COGClosedPICStructure
Last updated at 11:24 pm UTC on 3 November 2015
The beginning of some explanation of a Cog closed PIC
When a cogged method has a send that gets used for more than one target class of object we need a way to prevent constant yo-yoing between two or more method pointers getting (re)written into the send slot. What happens is that a Closed Polymorphic Inline Cache - a CPIC - is built and the original method send location is patched to indirect via this pseudo-method.
In sorta-Smalltalk it would look like-
cpicXXXXWithInitialTag: tag0 receiver: rx
literals := Array new:11. "filled by magic"
rx classTag = tag0 ifTrue:[ opReg := self loadLiteral: 1.
self jumpTo: target0].
1 to: 5 do: [:i|
rx classTag = (self loadLiteral: (2 * i)
ifTrue:[ opReg := self loadLiteral: (2 * i + 1).
^self jumpTo: self target: i]].
self loadAdddressOfThisPIC.
self jumpTo: picMissTrampoline
CPICs look very much like cog methods for the first few words (the header) and initial entry instructions. The same method header structure is used, albeit with some parts abused for different purposes, and the code section starts with very similar abort code.

AVAILABLE DATA:

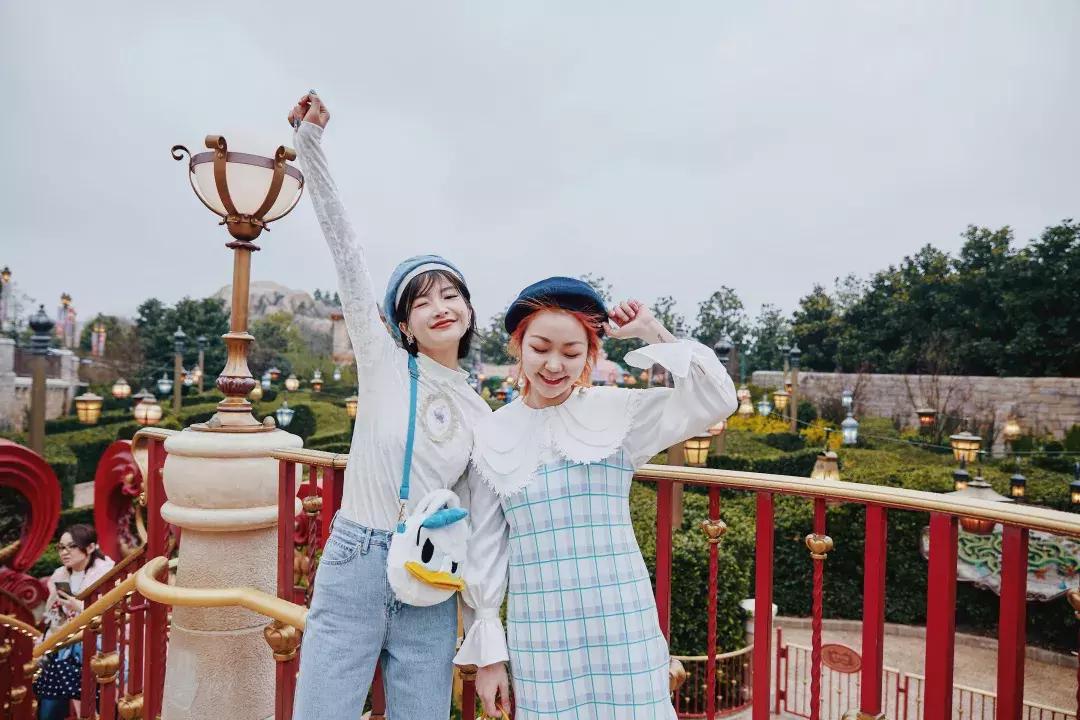 我们在上海迪士尼里玩耍了一天，发现穿的美才能玩的好！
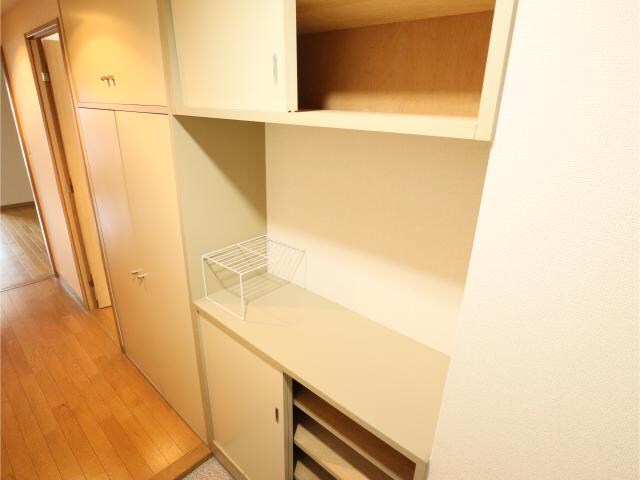 物件内観写真5　(玄関収納)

DIRECTIVE: Continue the explanation of the Cog closed PIC from its last sentence.

WRITTEN REPLY:
picMNUAbort:Move pic abort discriminator value (0 by default) to ClassReg
picInterpretAbort:Call picAbortTrampoline
Just as with a cog method we follow this with the usual immediate test -
immediateTest: And 1 with TempReg
Jump to jumpCompare
... and entry code, with the same slightly twisted tag checking dance to get the class id into a temp register.
entry: And tagMask with ReceiverResultReg, result into TempReg
Jump if not 0 to immediateTest
Load lower 32bits of object header into TempReg
And classIndexMask with TempReg
jumpCompare: Compare ClassReg with TempReg
Jump if not equal to endCPICCase0
If the ClassReg (set in the calling cog method) matches TempReg we load a tag value literal and jump to the cog method that would have been the target initially, back when we could use a simple inline cache.
If we don't have a match, we continue to the next case, were we compare the class tag in TempReg to another literal encoded within the CPIC, and if it matches we can jump to a second target. If that doesn't match, we repeat.
Move first magic word-constant to SendNumArgsReg
Jump to first target cog method
endCPICCase0: Compare TempReg to second tag
Move a different magic word-constant into SendNumArgsReg
If the second tag matched, jump to second target
endCPICCase1:Compare TempReg to second tag
Move a different magic word-constant into SendNumArgsReg
If the second tag matched, jump to third target
...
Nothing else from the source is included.